Tx2  initially wanted to update the (1,1) row (WHERE a IS NOT NULL), which was then changed to (1,3) by Tx1. This is the row that Tx2 UPDATE statement will re-evaluate and update to (1,2).
The initially (null,1) row which is then changed to (1,3) by Tx1 is not touched by Tx2.

The expected result of the case is [(1,3), (1,2)] , that is correct.

Re: Re: Re: BUG #18750: Inappropriate update when it is blocked in RC

From
yrshen@stu.xidian.edu.cn
Date:
OK, I understand. I'm very grateful for your detailed explanation. Have a nice day, thank you!
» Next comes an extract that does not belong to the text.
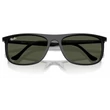 Kép 5/5 - RAY-BAN RB2216 901/31 - Fekete napszemüveg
2024-12-25 20:46:16 "Pantelis Theodosiou" <ypercube@gmail.com> 写道:


On Wed, Dec 25, 2024 at 7:58 AM <yrshen@stu.xidian.edu.cn> wrote:
Thank you very much for your explanation. So, under the READ COMMITTED of PostgreSQL, the UPDATE statement of Tx2 will only re-evaluate and update the initial row (null, 1), which it initially wanted to update, if the (null, 1) is then changed to (1, 3) by Tx1. Therefore, the expected result of the case is [(1,3), (1,2)] according to the rule of PostgreSQL instead of [(1, 2), (1, 2)], am I right?
 
Tx2  initially wanted to update the (1,1) row (WHERE a IS NOT NULL), which was then changed to (1,3) by Tx1. This is the row that Tx2 UPDATE statement will re-evaluate and update to (1,2).
The initially (null,1) row which is then changed to (1,3) by Tx1 is not touched by Tx2.

The expected result of the case is [(1,3), (1,2)] , that is correct.